### Set problem:
From the chapter on bringing up the OpenLCB stack, copy the passage that begins at the words "23.1 The can_config_t" and stops after the words "automatically by can_config.c.".

### Document passage:
Chapter 23 — Wiring It All Together
This chapter describes how a user application brings up the entire OpenLCB stack: configuring the two configuration structs, calling the initialization functions in the correct order, allocating nodes, running the main loop, and providing the 100ms timer tick.
23.1 The can_config_t Structure
The CAN transport layer is configured by populating a can_config_t struct and passing it to CanConfig_initialize(). This struct contains only hardware driver functions -- all internal CAN wiring is handled automatically by can_config.c.
| Field | Required? | Description |
|---|---|---|
transmit_raw_can_frame | REQUIRED | Transmit a raw CAN frame to the bus. Returns true on success. |
is_tx_buffer_clear | REQUIRED | Returns true if the CAN TX hardware can accept another frame. |
lock_shared_resources | REQUIRED | Disable interrupts or acquire mutex (same function as in openlcb_config_t). |
unlock_shared_resources | REQUIRED | Re-enable interrupts or release mutex. |
on_rx | Optional | Callback invoked when a CAN frame is received (for logging/debugging). |
on_tx | Optional | Callback invoked when a CAN frame is transmitted (for logging/debugging). |
on_alias_change | Optional | Callback invoked when a node's CAN alias changes. |
23.2 The openlcb_config_t Structure
The OpenLCB protocol layer is configured by populating an openlcb_config_t struct and passing it to OpenLcb_initialize(). Fields are grouped by feature flag.

### Records provided:
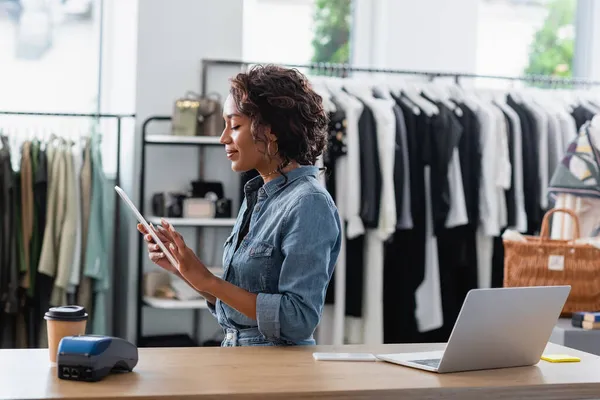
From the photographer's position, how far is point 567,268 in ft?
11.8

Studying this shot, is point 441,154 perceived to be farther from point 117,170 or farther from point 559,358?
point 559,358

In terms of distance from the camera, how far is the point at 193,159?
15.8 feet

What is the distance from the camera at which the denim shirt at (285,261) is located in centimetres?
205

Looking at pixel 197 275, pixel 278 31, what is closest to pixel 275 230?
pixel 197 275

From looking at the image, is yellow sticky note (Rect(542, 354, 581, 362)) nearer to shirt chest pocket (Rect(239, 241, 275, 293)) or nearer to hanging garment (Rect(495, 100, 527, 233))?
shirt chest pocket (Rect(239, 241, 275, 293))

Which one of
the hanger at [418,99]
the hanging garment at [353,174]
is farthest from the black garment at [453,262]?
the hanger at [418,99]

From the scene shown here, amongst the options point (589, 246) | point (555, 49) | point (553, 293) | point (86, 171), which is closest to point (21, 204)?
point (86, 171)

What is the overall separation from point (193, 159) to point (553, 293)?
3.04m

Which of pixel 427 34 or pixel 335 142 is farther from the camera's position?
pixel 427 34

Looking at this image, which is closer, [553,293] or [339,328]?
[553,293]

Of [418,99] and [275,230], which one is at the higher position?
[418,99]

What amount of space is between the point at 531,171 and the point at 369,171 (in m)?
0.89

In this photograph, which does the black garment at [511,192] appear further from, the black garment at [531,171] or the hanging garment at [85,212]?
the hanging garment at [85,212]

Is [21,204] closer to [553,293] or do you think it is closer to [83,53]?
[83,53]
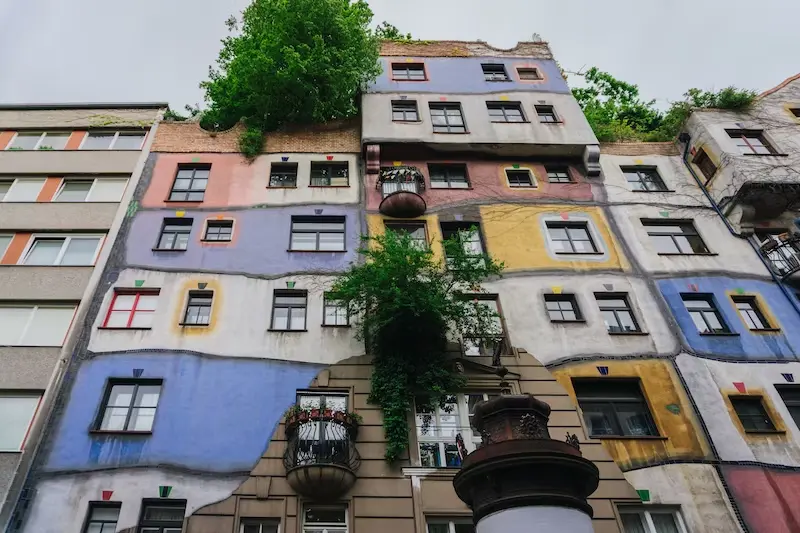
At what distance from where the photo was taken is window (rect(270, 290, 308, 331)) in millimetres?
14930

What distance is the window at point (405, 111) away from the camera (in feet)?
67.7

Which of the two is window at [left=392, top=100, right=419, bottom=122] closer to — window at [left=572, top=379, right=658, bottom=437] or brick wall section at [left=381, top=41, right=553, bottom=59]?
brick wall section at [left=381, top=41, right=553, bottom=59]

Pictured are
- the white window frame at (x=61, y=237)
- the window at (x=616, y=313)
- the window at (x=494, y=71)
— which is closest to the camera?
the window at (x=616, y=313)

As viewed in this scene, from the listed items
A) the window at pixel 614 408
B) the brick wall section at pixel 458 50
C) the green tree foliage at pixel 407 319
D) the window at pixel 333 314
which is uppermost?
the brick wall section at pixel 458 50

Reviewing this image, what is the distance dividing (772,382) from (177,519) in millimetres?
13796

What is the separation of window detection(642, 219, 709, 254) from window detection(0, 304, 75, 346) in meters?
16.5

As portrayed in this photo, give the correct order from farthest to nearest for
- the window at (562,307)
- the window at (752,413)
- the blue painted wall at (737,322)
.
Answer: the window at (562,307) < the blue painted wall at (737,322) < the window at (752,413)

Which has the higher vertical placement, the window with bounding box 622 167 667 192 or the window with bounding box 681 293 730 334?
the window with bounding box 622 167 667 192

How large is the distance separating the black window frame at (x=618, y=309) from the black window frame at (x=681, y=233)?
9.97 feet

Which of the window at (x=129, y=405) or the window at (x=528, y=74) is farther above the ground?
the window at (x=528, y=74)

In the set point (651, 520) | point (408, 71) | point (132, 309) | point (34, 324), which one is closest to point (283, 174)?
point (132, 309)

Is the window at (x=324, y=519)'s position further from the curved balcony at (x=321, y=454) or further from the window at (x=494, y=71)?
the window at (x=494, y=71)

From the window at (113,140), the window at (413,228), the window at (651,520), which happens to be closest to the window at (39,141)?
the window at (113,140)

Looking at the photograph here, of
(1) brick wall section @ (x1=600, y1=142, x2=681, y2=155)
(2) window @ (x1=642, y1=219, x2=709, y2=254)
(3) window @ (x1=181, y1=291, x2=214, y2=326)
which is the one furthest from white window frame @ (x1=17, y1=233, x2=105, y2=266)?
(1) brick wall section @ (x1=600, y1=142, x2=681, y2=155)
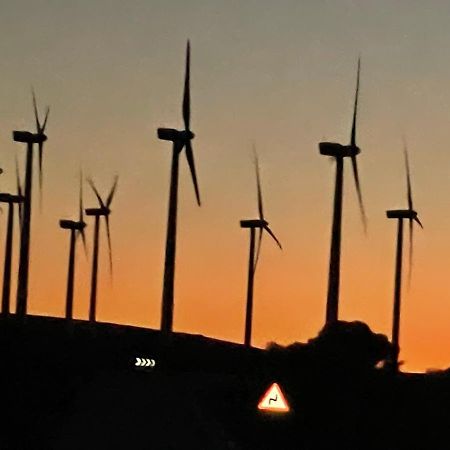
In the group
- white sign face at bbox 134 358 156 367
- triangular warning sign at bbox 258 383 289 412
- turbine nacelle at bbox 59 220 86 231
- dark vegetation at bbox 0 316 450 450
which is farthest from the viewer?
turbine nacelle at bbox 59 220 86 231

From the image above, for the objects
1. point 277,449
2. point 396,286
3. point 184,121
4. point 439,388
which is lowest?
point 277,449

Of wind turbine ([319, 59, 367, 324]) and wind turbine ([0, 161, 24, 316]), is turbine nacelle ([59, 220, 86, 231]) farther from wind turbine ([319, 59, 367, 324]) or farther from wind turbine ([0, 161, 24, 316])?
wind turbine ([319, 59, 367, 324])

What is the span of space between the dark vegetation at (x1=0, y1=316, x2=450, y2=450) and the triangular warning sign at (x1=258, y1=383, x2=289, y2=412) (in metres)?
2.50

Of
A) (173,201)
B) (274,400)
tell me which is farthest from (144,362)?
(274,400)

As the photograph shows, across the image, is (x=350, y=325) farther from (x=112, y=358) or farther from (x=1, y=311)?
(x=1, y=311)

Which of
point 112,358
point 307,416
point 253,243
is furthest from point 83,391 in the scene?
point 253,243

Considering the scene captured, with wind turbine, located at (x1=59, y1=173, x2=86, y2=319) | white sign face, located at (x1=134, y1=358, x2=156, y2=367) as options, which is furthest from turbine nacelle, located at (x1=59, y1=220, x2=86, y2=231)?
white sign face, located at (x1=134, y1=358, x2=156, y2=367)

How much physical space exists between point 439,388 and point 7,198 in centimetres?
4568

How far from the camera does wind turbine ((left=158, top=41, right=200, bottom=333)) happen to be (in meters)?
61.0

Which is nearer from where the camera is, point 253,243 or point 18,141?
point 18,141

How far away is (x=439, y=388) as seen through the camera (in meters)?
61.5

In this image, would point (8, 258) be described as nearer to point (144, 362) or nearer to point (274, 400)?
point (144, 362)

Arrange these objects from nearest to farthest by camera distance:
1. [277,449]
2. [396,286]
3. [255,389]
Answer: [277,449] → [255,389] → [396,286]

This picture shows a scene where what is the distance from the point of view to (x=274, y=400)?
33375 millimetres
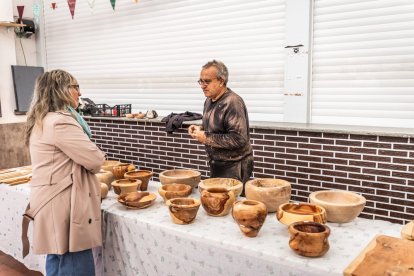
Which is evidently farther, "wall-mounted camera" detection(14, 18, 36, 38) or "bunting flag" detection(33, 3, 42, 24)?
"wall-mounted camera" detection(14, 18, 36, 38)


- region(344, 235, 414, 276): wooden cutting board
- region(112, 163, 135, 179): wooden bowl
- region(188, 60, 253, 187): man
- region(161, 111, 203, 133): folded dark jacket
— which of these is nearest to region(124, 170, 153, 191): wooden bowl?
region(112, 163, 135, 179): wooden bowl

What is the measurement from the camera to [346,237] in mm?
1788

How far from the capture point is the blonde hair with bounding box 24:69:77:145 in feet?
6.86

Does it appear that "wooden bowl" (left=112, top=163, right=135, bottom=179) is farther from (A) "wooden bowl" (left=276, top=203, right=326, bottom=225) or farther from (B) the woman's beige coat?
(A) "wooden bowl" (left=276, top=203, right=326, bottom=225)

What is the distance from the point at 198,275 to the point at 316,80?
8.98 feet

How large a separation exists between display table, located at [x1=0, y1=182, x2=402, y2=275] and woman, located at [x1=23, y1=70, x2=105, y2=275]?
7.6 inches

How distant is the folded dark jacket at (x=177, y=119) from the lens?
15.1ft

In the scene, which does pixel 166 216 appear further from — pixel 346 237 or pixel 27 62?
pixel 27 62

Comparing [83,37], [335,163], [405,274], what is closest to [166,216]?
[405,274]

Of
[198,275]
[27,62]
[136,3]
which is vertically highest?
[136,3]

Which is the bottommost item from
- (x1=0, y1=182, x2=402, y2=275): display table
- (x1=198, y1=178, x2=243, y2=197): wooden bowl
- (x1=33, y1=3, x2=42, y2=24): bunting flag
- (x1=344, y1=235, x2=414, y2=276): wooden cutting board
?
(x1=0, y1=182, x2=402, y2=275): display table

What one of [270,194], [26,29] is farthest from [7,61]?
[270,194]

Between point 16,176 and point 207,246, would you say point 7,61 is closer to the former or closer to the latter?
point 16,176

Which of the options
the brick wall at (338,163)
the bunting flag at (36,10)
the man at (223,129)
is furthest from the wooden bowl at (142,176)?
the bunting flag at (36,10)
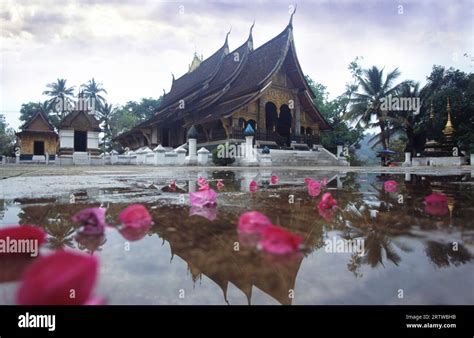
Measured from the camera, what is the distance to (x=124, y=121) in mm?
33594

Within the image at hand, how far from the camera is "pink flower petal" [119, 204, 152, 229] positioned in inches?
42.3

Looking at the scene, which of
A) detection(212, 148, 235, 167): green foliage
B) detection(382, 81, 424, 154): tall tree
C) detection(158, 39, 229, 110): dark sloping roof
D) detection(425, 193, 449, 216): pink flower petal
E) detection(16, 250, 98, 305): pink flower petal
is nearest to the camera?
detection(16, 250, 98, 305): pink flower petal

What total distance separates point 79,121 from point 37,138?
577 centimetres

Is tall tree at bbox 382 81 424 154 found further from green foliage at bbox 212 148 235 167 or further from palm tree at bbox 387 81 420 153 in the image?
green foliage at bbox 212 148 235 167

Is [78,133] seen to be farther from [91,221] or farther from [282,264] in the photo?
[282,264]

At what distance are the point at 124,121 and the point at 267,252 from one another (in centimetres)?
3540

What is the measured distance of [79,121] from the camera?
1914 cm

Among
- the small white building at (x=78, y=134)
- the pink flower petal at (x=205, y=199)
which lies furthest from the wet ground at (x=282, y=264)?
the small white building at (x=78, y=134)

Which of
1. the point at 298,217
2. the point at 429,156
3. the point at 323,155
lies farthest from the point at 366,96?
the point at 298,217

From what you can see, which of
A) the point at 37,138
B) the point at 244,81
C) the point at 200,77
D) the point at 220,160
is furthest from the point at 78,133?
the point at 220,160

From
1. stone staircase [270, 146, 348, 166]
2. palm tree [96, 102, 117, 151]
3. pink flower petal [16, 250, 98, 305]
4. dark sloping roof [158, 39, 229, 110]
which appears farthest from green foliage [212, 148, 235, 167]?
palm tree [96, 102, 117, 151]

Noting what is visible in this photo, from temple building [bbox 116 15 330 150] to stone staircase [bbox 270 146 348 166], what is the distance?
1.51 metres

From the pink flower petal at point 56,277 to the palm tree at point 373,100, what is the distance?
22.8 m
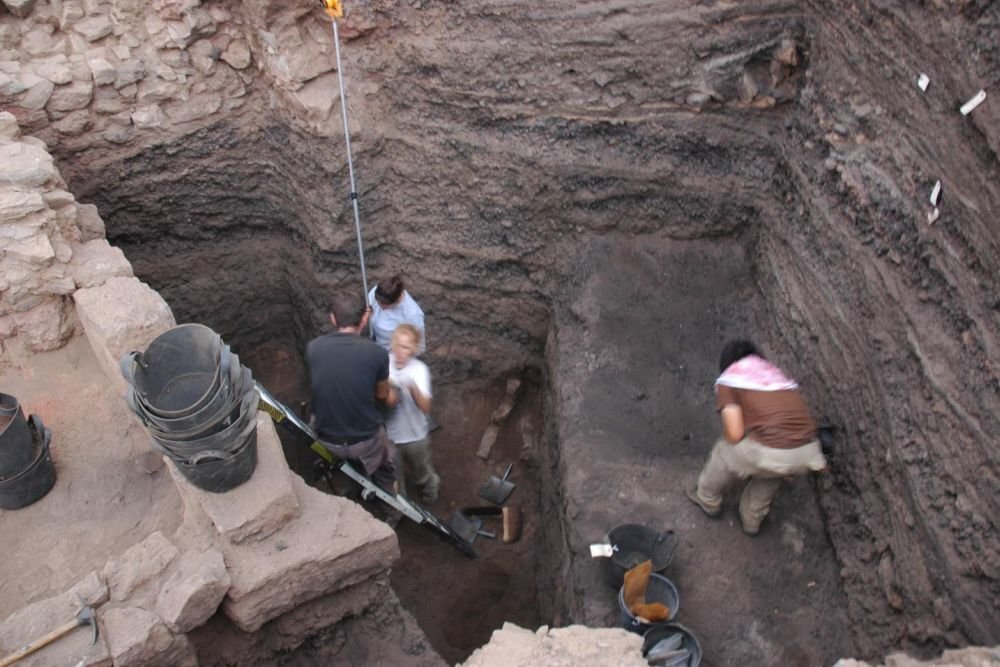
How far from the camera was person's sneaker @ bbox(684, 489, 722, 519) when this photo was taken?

### The answer:
23.1 The can_config_t Structure
The CAN transport layer is configured by populating a can_config_t struct and passing it to CanConfig_initialize(). This struct contains only hardware driver functions -- all internal CAN wiring is handled automatically by can_config.c.